Terming the decision as a procedural ruling, the company said, “We will continue to vigorously arbitrate the matter in Singapore in front of a full SIAC tribunal and pursue SPNI’s (Sony Pictures Networks India’s) right to terminate the merger agreement and seek a termination fee and other remedies.”
On Sunday, the Singapore International Arbitration Centre (SIAC) denied interim relief to Culver Max Entertainment (Sony Pictures Networks India) and Bangla Entertainment, both Indian entities of Sony, saying it had no jurisdiction or authority to injunct Zee from approaching the NCLT to implement the merger scheme. “These are matters which fall within the statutory scheme and are for the NCLT to decide,” Zee had quoted from the emergency arbritator’s order dated February 4.
Sony had invoked arbitration proceedings against Zee when terminating the proposed $10-billion merger on January 22, citing non-fulfillment of closing conditions, and had slapped a $90-million (around Rs 750 crore) termination fee on the latter.
In response, Zee had moved the Mumbai bench of the NCLT against Sony to enforce the merger that had been approved by the tribunal in August last year.

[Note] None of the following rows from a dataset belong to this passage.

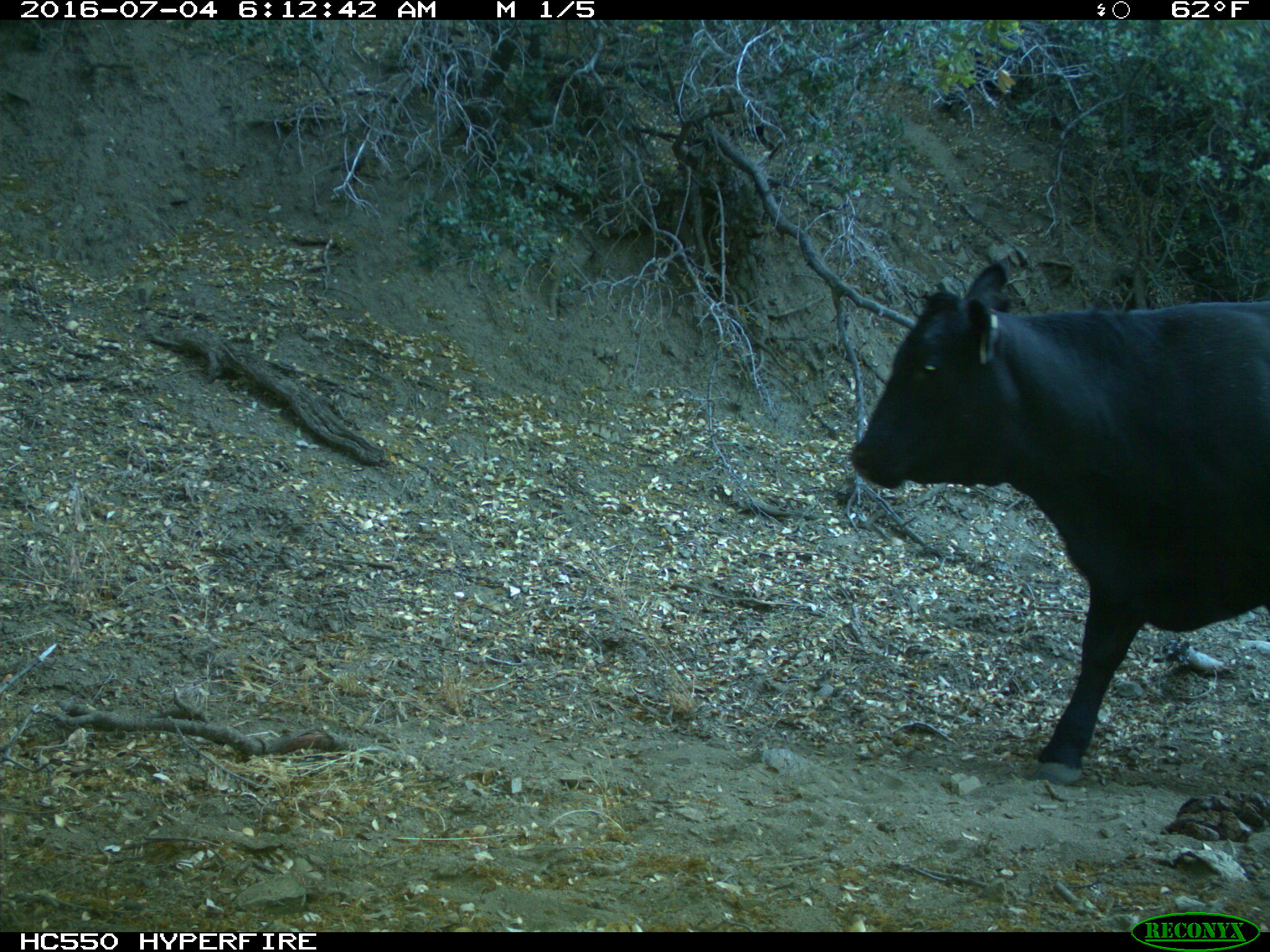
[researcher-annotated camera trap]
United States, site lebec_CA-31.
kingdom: Animalia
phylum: Chordata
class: Mammalia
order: Artiodactyla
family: Bovidae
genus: Bos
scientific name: Bos taurus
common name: domestic cow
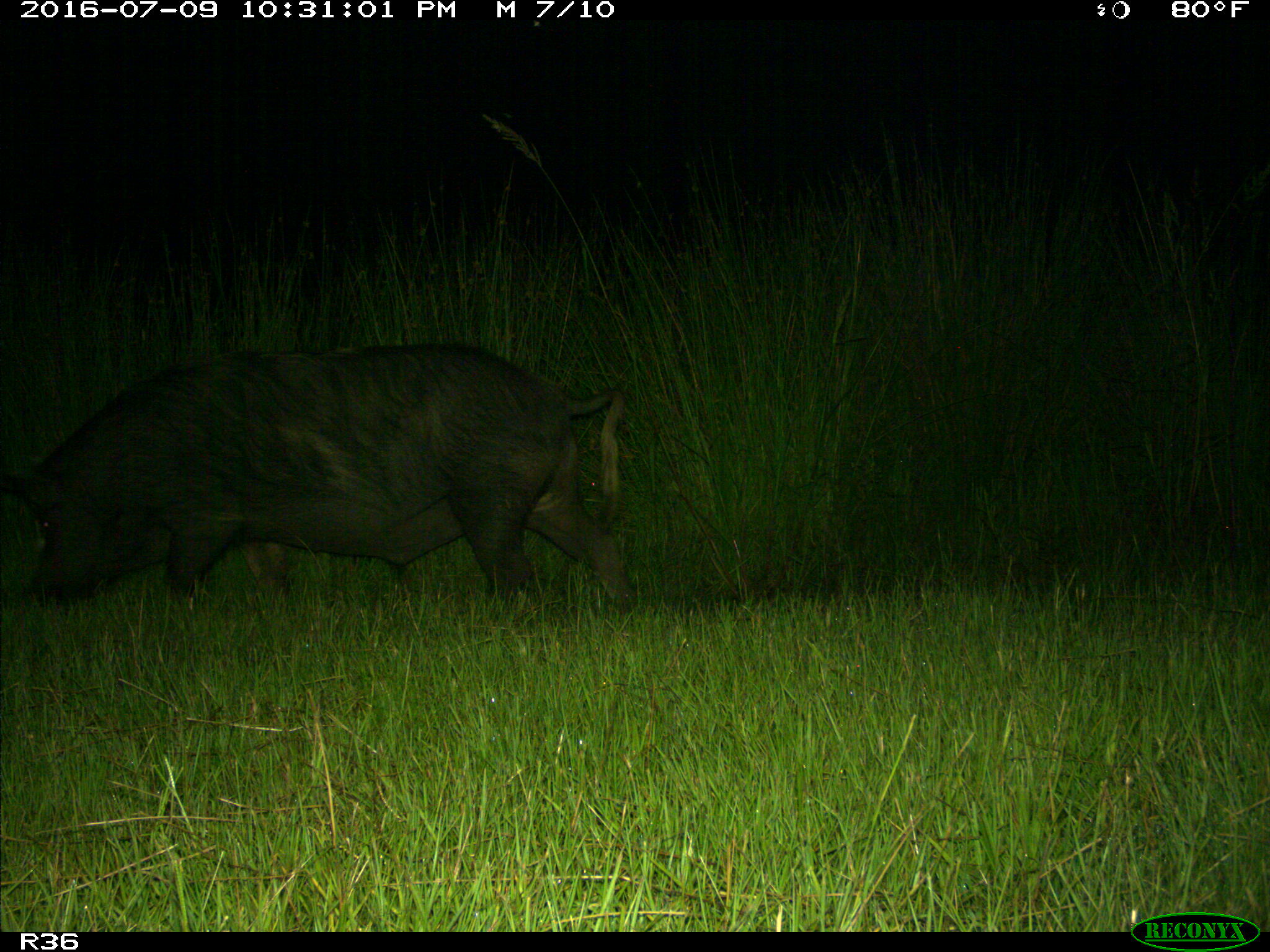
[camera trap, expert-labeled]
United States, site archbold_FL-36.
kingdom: Animalia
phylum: Chordata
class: Mammalia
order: Artiodactyla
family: Suidae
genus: Sus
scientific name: Sus scrofa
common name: wild boar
Sus scrofa (wild boar).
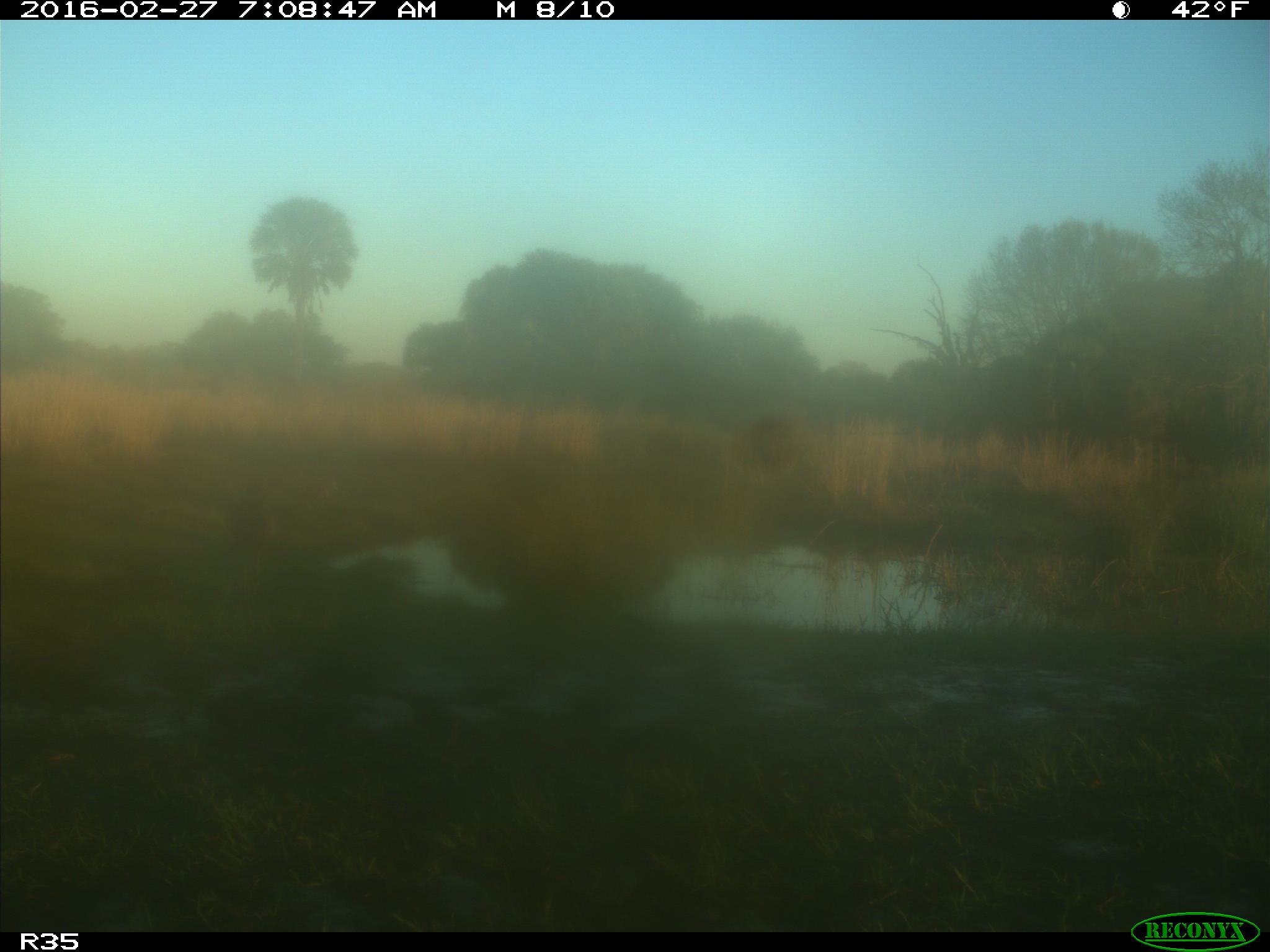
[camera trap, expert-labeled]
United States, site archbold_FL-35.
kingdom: Animalia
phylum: Chordata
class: Aves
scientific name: Aves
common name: birds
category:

In its January 24 exchange filing, Zee had denied Sony’s claim of not meeting closing conditions of the proposed merger, adding that it had complied with all its obligations in good faith.
Zee had also termed the $90 million termination fee by Sony “legally untenable”, saying there was no basis to it. Zee shares were trading up 3.21% on the BSE on Monday at Rs 178.60 apiece. The proposed merger had hit a wall over leadership issues, with Sony pushing for its India MD & CEO NP Singh as the head of the merged entity, while Zee was asking for the merger scheme to be honoured.
The December 2021 merger agreement had Zee’s MD & CEO Punit Goenka as the face of the merged entity, which Sony had said could not be considered in view of the Securities and Exchange Board of India’sprobe against Goenka.
Ahead of the merger deadline on January 21, Essel group chairman, and Goenka’s father , Subhash Chandra had written to finance minister Nirmala Sitharaman, seeking the Centre’s intervention to safeguard the interest of Zee’s minority shareholders.
In media interviews last week, Chandra indicated that Zee’s promoter family, which held a 3.99% stake in the company, was looking to increase it by 5% as part of a longer-term plan to increase their holding to 26%.
Chandra had claimed that the promoter family would not take debt for the purpose, but would instead look to family members, including his younger son Amit Goenka, to increase shareholding.